Re: Data Quality Vocabulary - feedback welcome!

Dear Werner,

I am Jeremy, one of the DQV contributors and the creator of daQ. I would like to tell you, beforehand, that my views might not be shared with the DQV editors or the DWBP group in general.

many thanks for sharing your working draft. We have been using a recent draft version of the vocabulary in a project [1] that integrates and enriches metadata of cultural heritage objects in order to provide recommendations to users, contextualised by their current work. We perform metadata quality assessment of the records received from providers and after mapping to a common data model.

We found that DQV covers most of our requirements, and integrates smoothly with W3C PROV which is already part of our data model. The proposed DQV has been found to be compact and intuitive to use.

That’s great to hear!


There are however a few observation from the use of DQV that we'd like to share with the group.

1. daq:metric
a. multiple values of one metric

We found that there are metrics where a single output value may not be sufficient. In particular, this applies to statistics (which are listed as one dimension in the draft spec). For example, one may want to express the mean, min or max of a metric over a dataset, or providing an absolute and a relative (normalized) value for the same metric. Of course this could be done by defining multiple metrics, but then one would need a mechanism to group/link them or express their dependency.

In the EBU, the working group on quality control [2] has defined a data model for the somewhat related problem of describing quality of audiovisual content (with XML serialisations so far, not RDF). This model supports multiple output values, that can be typed. For DQV, this could for example be achieved by having multiple values, and defining subproperties of daq:value.

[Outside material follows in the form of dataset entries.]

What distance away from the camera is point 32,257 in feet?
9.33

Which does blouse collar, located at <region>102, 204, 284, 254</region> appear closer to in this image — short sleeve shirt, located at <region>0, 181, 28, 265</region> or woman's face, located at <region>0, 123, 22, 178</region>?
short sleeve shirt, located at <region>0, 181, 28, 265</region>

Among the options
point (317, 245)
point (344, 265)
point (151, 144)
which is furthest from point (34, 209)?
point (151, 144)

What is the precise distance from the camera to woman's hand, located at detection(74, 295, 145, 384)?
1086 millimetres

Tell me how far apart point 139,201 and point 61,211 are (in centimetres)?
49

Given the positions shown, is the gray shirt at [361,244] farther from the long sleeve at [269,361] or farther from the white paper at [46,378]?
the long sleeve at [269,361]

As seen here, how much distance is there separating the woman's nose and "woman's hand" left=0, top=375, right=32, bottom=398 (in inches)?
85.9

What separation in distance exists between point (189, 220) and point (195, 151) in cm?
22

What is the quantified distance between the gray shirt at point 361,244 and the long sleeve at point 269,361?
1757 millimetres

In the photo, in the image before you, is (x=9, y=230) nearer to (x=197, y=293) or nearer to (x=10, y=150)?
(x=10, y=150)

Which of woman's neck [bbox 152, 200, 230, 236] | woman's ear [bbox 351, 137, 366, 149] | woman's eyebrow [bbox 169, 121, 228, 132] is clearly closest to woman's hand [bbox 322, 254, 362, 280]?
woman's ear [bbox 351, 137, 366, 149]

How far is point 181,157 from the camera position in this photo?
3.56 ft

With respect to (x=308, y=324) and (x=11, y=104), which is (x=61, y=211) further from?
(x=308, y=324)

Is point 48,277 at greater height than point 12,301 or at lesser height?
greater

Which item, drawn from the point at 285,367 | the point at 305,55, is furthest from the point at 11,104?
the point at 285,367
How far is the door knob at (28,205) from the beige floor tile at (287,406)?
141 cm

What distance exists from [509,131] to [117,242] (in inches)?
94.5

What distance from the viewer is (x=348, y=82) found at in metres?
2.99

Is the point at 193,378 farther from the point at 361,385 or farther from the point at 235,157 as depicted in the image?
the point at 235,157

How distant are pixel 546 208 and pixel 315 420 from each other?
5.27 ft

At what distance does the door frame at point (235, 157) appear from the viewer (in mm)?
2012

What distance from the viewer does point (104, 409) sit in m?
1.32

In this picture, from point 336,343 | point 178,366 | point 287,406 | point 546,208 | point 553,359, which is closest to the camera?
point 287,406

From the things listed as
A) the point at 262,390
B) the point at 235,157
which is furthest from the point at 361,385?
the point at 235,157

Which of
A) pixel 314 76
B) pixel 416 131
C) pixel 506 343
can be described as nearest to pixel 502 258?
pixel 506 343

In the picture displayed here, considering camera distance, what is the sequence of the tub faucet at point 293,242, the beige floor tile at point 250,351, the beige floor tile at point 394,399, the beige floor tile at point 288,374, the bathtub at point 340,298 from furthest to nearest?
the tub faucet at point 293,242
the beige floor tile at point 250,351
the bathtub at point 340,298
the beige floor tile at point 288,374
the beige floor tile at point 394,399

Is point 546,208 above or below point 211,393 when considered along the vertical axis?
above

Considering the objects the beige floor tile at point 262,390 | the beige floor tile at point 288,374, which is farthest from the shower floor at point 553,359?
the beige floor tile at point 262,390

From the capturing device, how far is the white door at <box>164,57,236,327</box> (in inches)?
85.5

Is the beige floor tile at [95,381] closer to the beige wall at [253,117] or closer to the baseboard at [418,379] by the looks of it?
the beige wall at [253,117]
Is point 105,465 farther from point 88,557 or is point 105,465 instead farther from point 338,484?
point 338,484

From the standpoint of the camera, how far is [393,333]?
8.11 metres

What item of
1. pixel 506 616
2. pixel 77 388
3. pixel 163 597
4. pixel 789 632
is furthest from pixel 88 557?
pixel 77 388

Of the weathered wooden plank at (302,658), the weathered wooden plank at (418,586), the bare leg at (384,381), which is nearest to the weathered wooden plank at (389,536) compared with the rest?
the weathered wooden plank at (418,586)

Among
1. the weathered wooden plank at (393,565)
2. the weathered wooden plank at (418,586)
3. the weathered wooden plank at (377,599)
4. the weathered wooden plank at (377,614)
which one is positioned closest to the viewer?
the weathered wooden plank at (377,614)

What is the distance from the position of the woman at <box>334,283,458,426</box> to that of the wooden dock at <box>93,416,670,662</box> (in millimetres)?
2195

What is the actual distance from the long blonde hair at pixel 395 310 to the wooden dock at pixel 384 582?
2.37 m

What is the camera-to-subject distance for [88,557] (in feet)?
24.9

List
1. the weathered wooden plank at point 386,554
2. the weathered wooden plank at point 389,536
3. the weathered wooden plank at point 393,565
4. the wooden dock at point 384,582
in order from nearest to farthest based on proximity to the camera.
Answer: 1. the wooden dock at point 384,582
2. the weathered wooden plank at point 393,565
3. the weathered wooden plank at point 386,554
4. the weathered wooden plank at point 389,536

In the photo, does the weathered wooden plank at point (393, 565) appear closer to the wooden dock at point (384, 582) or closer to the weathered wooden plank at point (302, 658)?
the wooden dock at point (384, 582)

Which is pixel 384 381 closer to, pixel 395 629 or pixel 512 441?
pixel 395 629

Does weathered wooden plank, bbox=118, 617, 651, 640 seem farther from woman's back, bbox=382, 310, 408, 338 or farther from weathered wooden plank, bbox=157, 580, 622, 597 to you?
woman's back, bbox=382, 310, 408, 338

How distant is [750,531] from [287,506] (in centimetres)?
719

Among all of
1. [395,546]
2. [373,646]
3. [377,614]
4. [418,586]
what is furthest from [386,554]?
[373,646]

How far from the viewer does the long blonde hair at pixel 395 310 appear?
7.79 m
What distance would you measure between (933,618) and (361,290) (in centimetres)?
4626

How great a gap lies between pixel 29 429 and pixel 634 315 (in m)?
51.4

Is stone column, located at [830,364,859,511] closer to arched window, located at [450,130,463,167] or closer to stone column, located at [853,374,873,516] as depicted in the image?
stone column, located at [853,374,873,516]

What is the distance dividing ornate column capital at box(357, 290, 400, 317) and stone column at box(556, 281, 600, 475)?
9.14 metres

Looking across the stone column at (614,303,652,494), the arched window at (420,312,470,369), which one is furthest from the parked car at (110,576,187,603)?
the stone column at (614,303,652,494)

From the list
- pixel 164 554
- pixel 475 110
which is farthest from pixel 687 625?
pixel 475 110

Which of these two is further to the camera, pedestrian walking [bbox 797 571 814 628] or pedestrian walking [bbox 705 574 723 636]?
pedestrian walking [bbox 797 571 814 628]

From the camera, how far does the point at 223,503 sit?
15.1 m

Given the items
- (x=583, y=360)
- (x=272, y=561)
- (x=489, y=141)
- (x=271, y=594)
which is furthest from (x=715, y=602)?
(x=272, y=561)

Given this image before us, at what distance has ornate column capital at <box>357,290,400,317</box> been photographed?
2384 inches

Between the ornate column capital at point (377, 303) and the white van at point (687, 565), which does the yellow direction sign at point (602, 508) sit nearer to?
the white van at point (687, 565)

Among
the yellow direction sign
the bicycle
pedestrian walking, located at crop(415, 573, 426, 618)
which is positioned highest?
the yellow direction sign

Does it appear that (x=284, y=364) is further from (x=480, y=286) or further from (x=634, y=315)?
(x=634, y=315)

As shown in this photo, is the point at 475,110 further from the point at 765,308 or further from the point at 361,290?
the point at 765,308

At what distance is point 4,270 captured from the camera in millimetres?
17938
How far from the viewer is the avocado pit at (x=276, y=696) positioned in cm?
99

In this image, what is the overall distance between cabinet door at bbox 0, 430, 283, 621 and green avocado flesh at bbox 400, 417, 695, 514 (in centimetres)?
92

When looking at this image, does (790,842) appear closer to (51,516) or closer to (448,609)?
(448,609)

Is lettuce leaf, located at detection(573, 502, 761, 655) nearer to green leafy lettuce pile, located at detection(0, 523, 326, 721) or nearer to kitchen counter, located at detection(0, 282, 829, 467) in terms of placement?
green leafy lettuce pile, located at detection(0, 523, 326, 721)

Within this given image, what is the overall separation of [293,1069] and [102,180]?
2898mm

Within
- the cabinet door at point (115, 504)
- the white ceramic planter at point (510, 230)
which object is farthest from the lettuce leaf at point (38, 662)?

In theory, there is only one value for a metric - others are derivatives. With a daq:Observation, such derivatives should be easily defined by creating external data cube measure property.

b. parameters

For some metrics, input parameters could be required. E.g., there have been recent publications on metadata quality which use weights or target values in the metrics. For descriptions with quality measurements that are self-contained, it would be required to include the values of such parameters in the description of the metric.

A daq:Metric (which is the equivalent class of dqv:Metric) has the property daq:requires. The purpose of that property is exactly for input parameters.


c. daq:expectedDataType

This property from DAQ is defined to have range xsd:anySimpleType. While it seems useful to define the expected data type for a metric, a simple type may too narrow: in many cases a metric will be determined on a data record or a subgraph.

It will be taken into consideration - although I’m not sure it works well with data cube. Please can you provide us (or me) with an example where a quality metric returns a data record or sub graph?


2. Dimensions and categories

The dimensions proposed seem quite high-level, so it is difficult to think of categories that are more general and group dimensions. In contrast, it seems in some cases desirable to have a level between dimensions and metrics. For example, we are dealing with assessing mapping quality. The metrics fall in the dimension of accuracy (i.e., does the output of the mapping process represent the object less accurately), and form a specific group there. To make the distinction of the different levels more confusing, the note in 7.3 Processability currently says "Level on the 5-star scale", which sounds more like a metric than a dimension (there could of course be metrics aggregating results from other metric, daq:requires could be used to express such a dependency).
We are not sure if there is a strong need for categories, we would rather propose to consider nesting multiple levels of dimensions to allow grouping.

I’m not sure if I understood “nesting multiple levels of dimensions” correctly, but a category groups a set of dimensions which have a common type of information as a quality indicator. For example the Accessibility category groups dimensions such as Availability, Security and Performance. Each of these dimensions have a number of different metrics, each assessing different aspect of a dimension. This is how we define Category-Dimension-Metric in daq:

A Quality Dimension is a characteristic of a dataset relevant to the consumer (e.g. Availability of a dataset).

A Quality Metric is concrete quality measure for a concrete quality indicator usually associ- ated with a measuring procedure. This assessment procedure returns a score, which we also call the value of the metric. There are usually multi- ple metrics per dimension; e.g., availability can be measured by the accessibility of a SPARQL endpoint, or of an RDF dump. The value of a metric can be numeric (e.g., for the metric “human-readable labelling of classes, properties and entities”, the percentage of entities having an rdfs:label or rdfs:comment) or boolean (e.g. whether or not a SPARQL endpoint is accessible).

A Category is a group of quality dimensions in which a common type of information is used as quality indicator (e.g. Accessibility, which comprises not only availability but also dimensions such as security or performance). Grouping the dimensions into categories helps to organise the space of all quality aspects, given their large number.


I hope this helps.

Best Regards,
Jeremy

Received on Wednesday, 4 November 2015 11:15:20 UTC